--- Stored dataset items ---
-------------------------

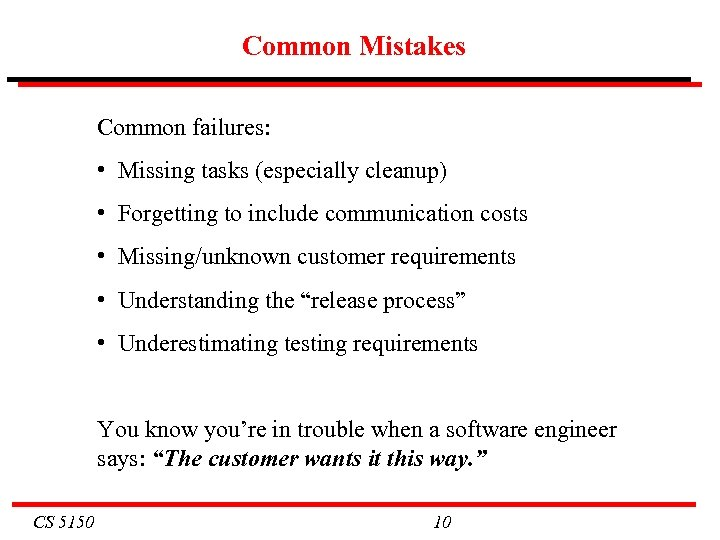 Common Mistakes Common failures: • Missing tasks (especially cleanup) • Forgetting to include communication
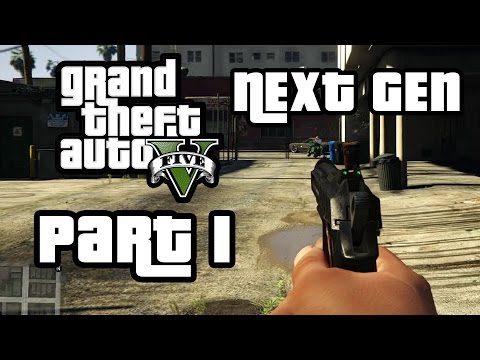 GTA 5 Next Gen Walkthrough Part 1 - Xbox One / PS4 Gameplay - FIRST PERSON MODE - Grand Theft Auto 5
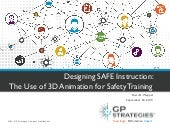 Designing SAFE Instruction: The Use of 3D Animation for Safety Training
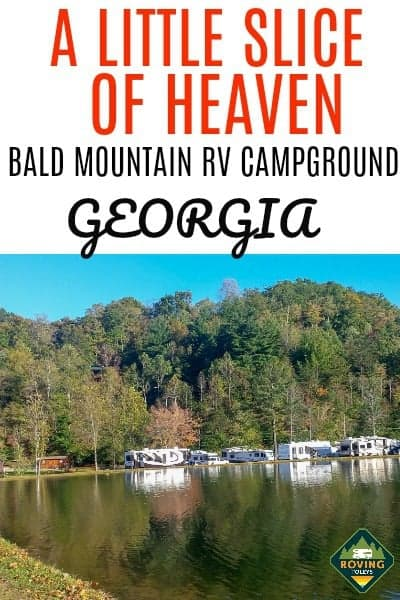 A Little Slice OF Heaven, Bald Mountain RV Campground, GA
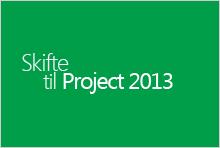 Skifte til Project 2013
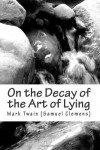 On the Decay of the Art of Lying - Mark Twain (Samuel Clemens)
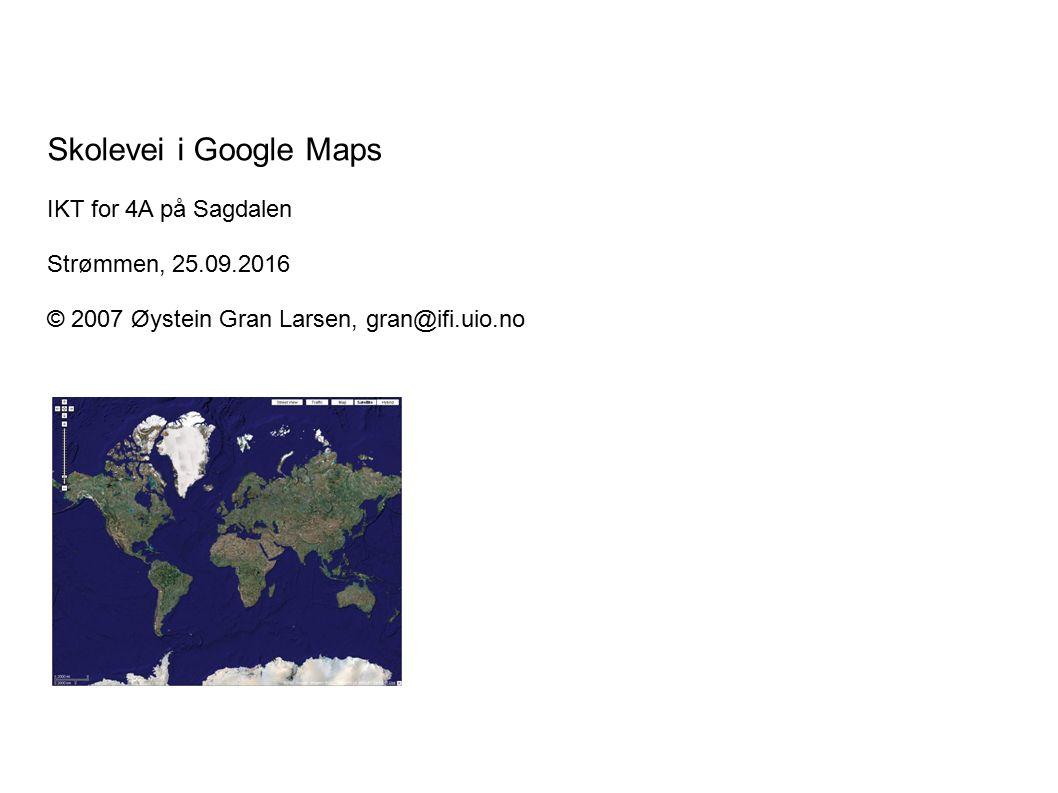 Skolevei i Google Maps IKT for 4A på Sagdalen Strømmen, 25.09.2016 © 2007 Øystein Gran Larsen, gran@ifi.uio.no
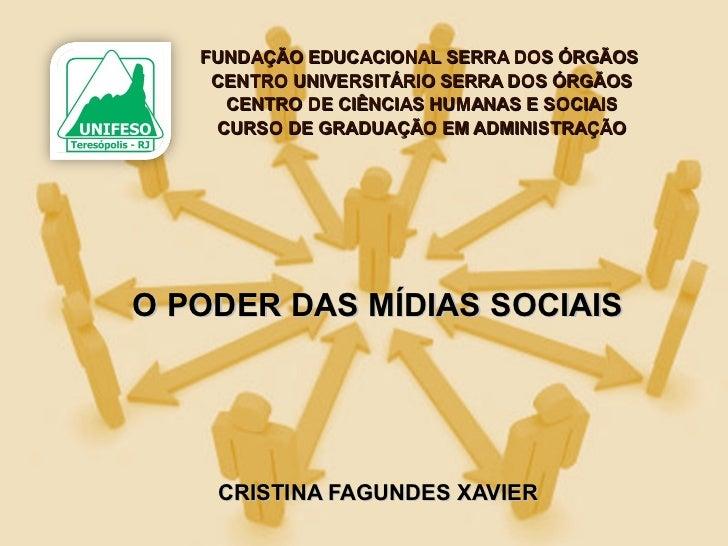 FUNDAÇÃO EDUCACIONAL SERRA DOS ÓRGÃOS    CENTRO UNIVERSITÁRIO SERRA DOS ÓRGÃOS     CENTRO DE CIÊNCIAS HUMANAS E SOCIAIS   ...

-------------------------

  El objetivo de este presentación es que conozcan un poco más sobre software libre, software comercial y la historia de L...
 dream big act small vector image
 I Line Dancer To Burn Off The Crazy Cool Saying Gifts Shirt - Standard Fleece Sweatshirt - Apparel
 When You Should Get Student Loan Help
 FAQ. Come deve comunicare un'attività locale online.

-------------------------

--- Directions ---
Give back the exact lines above, running from the one that has "Common Mistakes Common" through the one that has "FUNDAÇÃO EDUCACIONAL SERRA", with nothing added and no pictures.

--- Written solution ---
 Common Mistakes Common failures: • Missing tasks (especially cleanup) • Forgetting to include communication
 GTA 5 Next Gen Walkthrough Part 1 - Xbox One / PS4 Gameplay - FIRST PERSON MODE - Grand Theft Auto 5
 Designing SAFE Instruction: The Use of 3D Animation for Safety Training
 A Little Slice OF Heaven, Bald Mountain RV Campground, GA
 Skifte til Project 2013
 On the Decay of the Art of Lying - Mark Twain (Samuel Clemens)
 Skolevei i Google Maps IKT for 4A på Sagdalen Strømmen, 25.09.2016 © 2007 Øystein Gran Larsen, gran@ifi.uio.no
 FUNDAÇÃO EDUCACIONAL SERRA DOS ÓRGÃOS    CENTRO UNIVERSITÁRIO SERRA DOS ÓRGÃOS     CENTRO DE CIÊNCIAS HUMANAS E SOCIAIS   ...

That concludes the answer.